### TRAVAIL DEMANDÉ:
Reprenez le passage sur la politique de la ville et poursuivez-le à partir de sa dernière phrase.

### PASSAGE CITÉ:
+ + + +

La loi du 14 novembre 1996 de mise en œuvre du pacte de relance de la politique de la ville distingue trois niveaux d’intervention :
– les zones urbaines sensibles (Z.U.S.) ;
– les zones de redynamisation urbaine (Z.R.U.) ;
– les zones franches urbaines (Z.F.U.).
Les trois niveaux d’intervention Z.U.S., Z.R.U. et Z.F.U., caractérisés par des dispositifs d’ordres fiscal et social d’importance croissante, visent à répondre à des degrés différents de difficultés rencontrées dans ces quartiers.
Des moyens en plus ?
Tous les ministères sont normalement concernés par la politique de la ville. Au niveau d’un collège, les effets de ces politiques doivent normalement être visibles et passer par différents biais (intervention de la ville, contrat avec le Conseil Général, rectorat…) et cela conduit donc à une multitude de dispositifs se chevauchant, pour lesquels chaque acteur politique a intérêt à communiquer. On arrive donc très vite à une politique de saupoudrage avec quelques HS pour les enseignants et des recrutements de temps partiels et précaires en tout genre.

+ + + +

### EXTRAIT DES DONNÉES:
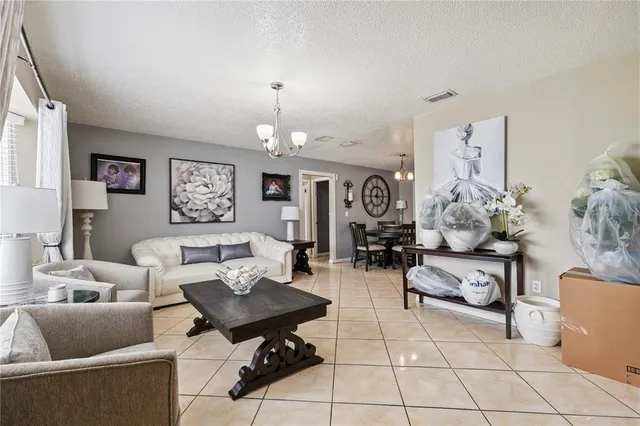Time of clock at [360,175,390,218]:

+ + + +

### RÉSULTAT OBTENU:
Concrètement, quelle est la réalité dans l’académie de Grenoble ?
L’académie compte 24 Z.U.S., dont les cartes sont disponibles sur le site du Ministère de la ville :
– Ardèche (07) Annonay : Le Zodiaque.
– Ardèche (07) Aubenas : Les Oliviers.
– Drôme (26) Donzère : L’Enclos.
– Drôme (26) Montélimar. Quartiers Ouest : Pracomtal, Grange Neuve, Bagatelle, Le Plan, Jean Moulin.
– Drôme (26) Pierrelatte : Le Roc.
– Drôme (26) Romans-sur-Isère : La Monnaie.
– Drôme (26) Valence : Le Polygone.
– Drôme (26) Valence : Valence le Haut : Fontbarlette, Le Plan.
– Isère (38) Chavanoz : Moulin Villette.
– Isère (38) Echirolles : La Villeneuve : Les Essarts, Surieux.
– Isère (38) Fontaine : Floralies.
– Isère (38) Grenoble : Mistral.
– Isère (38) Grenoble : Teisseire, L’Abbaye, Jouhaux, Châtelet.
– Isère (38) Grenoble : Village Olympique, La Villeneuve : Arlequins, Baladins.
– Isère (38) Pont-Evêque : Le Plan des Aures.
– Isère (38) Saint-Martin-d’Hères : Renaudie.
– Isère (38) Saint-Martin-le-Vinoux : Pique Pierre, Buisserate.
– Isère (38) Vienne : Grand Estressin, Portes de Lyon.
– Isère (38) Vienne : Malissol.
– Isère (38) Villefontaine : Servenoble, Saint Bonnet, Les Roches.
– Savoie (73) Chambéry : Chambéry le Haut, Chantemerle, Le Piochet, La Cassine.
– Savoie (73) Chambéry : Le Biollay, Bellevue.
– Haute Savoie (74) Annemasse : Le Perrier.
– Haute Savoie (74) Cluses : Les Ewües.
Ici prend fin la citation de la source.